» **How to complete this task**
Would you print the listing that follows exactly, but without its pictures?

» **Records for the exercise**

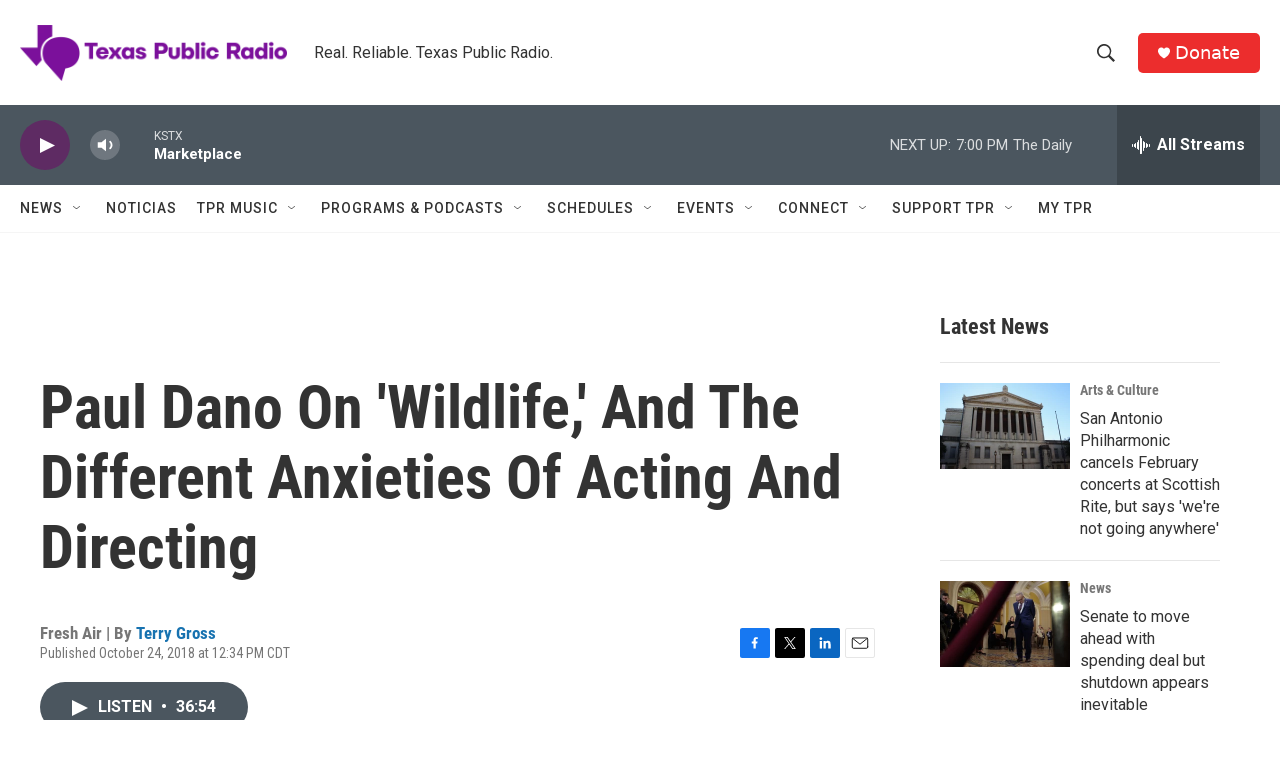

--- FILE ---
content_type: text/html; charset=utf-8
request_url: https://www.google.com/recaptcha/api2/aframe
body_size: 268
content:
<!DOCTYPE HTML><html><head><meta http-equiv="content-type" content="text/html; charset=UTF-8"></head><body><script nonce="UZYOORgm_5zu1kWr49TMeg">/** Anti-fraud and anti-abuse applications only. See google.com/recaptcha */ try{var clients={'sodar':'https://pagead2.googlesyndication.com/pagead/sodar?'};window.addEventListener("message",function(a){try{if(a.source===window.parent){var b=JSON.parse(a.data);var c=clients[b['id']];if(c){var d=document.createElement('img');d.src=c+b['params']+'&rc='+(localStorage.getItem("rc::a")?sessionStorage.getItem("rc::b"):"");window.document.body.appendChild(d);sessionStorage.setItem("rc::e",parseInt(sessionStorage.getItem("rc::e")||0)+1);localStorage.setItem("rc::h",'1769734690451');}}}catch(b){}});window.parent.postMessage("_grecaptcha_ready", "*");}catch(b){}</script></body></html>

» **Response**
--- FILE ---
content_type: text/html; charset=utf-8
request_url: https://www.google.com/recaptcha/api2/aframe
body_size: 268
content:
<!DOCTYPE HTML><html><head><meta http-equiv="content-type" content="text/html; charset=UTF-8"></head><body><script nonce="UZYOORgm_5zu1kWr49TMeg">/** Anti-fraud and anti-abuse applications only. See google.com/recaptcha */ try{var clients={'sodar':'https://pagead2.googlesyndication.com/pagead/sodar?'};window.addEventListener("message",function(a){try{if(a.source===window.parent){var b=JSON.parse(a.data);var c=clients[b['id']];if(c){var d=document.createElement('img');d.src=c+b['params']+'&rc='+(localStorage.getItem("rc::a")?sessionStorage.getItem("rc::b"):"");window.document.body.appendChild(d);sessionStorage.setItem("rc::e",parseInt(sessionStorage.getItem("rc::e")||0)+1);localStorage.setItem("rc::h",'1769734690451');}}}catch(b){}});window.parent.postMessage("_grecaptcha_ready", "*");}catch(b){}</script></body></html>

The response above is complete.